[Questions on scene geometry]
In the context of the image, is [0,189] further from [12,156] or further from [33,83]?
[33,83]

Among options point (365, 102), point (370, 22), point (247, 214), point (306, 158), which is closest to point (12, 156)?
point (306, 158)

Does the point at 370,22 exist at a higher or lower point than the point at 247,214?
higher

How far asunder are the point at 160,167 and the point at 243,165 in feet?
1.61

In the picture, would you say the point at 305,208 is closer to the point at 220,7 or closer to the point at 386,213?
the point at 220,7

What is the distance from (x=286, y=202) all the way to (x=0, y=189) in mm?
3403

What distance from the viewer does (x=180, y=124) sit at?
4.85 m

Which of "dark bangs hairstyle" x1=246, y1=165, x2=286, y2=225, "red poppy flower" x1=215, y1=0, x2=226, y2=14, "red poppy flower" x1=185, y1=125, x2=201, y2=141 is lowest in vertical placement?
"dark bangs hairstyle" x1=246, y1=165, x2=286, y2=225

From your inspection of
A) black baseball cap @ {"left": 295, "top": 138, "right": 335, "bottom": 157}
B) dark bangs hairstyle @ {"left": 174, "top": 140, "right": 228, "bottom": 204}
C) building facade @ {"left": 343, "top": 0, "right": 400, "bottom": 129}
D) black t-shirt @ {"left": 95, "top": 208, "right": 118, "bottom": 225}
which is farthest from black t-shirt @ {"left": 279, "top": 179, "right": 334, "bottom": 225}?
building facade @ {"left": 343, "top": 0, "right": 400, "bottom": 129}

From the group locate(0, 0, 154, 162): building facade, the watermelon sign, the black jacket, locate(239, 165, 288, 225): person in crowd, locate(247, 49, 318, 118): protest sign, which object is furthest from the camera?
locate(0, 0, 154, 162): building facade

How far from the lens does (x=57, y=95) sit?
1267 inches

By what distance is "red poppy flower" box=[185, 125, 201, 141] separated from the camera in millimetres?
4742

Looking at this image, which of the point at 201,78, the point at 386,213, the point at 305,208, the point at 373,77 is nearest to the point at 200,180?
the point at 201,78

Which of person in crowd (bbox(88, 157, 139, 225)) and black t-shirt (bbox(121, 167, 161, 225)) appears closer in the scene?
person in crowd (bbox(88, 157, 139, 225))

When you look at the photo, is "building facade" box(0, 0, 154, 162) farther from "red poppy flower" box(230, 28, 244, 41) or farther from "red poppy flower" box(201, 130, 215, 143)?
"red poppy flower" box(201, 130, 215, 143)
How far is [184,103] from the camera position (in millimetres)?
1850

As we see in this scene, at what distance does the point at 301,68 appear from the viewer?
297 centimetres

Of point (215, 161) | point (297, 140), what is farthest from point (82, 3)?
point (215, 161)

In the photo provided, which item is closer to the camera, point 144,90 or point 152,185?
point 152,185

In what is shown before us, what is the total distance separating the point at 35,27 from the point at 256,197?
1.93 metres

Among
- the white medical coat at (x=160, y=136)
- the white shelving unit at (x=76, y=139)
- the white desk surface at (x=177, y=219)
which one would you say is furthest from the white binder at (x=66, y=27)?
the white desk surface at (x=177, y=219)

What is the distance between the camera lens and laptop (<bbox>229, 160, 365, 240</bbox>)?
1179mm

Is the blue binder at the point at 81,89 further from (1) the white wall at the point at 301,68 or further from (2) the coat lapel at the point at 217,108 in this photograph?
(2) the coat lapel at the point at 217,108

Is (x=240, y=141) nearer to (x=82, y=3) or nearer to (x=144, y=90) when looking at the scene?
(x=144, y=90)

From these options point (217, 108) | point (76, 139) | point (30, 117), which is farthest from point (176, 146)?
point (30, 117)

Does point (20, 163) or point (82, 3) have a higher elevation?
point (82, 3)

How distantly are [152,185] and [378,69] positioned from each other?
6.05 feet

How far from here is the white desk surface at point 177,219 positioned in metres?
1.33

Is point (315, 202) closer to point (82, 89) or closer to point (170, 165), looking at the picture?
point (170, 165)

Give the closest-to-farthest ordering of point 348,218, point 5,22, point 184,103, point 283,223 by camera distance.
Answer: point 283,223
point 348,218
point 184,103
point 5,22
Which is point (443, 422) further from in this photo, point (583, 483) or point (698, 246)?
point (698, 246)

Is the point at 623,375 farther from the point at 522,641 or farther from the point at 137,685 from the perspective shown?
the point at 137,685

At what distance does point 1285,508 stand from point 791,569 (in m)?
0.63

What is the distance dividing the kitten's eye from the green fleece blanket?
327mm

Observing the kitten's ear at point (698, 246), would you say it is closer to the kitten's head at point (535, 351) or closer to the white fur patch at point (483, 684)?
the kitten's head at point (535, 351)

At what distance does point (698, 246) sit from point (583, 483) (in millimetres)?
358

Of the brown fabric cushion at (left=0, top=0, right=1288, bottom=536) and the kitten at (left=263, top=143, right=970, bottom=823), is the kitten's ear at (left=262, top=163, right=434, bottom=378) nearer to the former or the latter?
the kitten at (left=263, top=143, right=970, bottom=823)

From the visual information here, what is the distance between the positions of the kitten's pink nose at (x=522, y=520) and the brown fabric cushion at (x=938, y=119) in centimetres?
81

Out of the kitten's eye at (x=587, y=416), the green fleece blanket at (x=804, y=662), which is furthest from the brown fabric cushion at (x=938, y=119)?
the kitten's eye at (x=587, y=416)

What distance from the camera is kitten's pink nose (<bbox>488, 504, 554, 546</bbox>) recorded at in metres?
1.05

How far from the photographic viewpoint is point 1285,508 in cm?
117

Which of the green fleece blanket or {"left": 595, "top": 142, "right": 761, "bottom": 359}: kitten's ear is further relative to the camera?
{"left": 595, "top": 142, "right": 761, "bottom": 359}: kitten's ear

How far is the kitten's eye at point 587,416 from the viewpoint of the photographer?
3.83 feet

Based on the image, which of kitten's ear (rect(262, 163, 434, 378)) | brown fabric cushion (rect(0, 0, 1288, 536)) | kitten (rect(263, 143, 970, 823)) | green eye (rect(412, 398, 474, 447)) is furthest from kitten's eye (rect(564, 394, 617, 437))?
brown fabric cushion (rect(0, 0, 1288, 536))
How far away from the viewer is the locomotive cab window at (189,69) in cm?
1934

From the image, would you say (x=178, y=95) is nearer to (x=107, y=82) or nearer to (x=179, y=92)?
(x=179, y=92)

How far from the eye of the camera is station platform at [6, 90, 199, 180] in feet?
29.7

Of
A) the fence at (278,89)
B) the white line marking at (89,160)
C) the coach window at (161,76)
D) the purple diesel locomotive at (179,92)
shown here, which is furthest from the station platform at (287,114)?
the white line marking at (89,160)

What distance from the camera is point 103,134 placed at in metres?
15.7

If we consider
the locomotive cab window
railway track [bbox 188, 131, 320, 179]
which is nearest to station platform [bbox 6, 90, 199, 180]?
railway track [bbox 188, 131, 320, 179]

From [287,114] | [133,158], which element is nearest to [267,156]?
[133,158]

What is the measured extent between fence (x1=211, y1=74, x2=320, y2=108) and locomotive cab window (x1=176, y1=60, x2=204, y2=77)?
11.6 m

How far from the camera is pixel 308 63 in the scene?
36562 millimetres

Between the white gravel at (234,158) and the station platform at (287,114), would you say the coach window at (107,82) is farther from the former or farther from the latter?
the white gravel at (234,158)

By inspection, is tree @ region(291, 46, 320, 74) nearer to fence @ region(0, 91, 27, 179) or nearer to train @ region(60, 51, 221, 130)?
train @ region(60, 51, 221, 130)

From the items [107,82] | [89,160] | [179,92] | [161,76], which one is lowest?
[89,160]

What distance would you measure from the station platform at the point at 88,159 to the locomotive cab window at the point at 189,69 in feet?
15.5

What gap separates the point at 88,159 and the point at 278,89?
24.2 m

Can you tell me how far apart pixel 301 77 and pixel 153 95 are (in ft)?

[What this task involves] Copy out, word for word, every line from the one containing "By inspection, is" through the last line of the records, including both.

[Result]
By inspection, is tree @ region(291, 46, 320, 74) nearer to fence @ region(0, 91, 27, 179) or nearer to train @ region(60, 51, 221, 130)?
train @ region(60, 51, 221, 130)

From the items [107,82] | [89,160] | [179,92] | [161,76], which one is lowest?
[89,160]

What distance would you measure from the station platform at the point at 88,159 to the locomotive cab window at the point at 189,69 in feet?
15.5

What gap separates the point at 88,159 and the point at 278,89?
24.2 m

Can you tell me how far apart pixel 301 77 and pixel 153 95 are (in ft)?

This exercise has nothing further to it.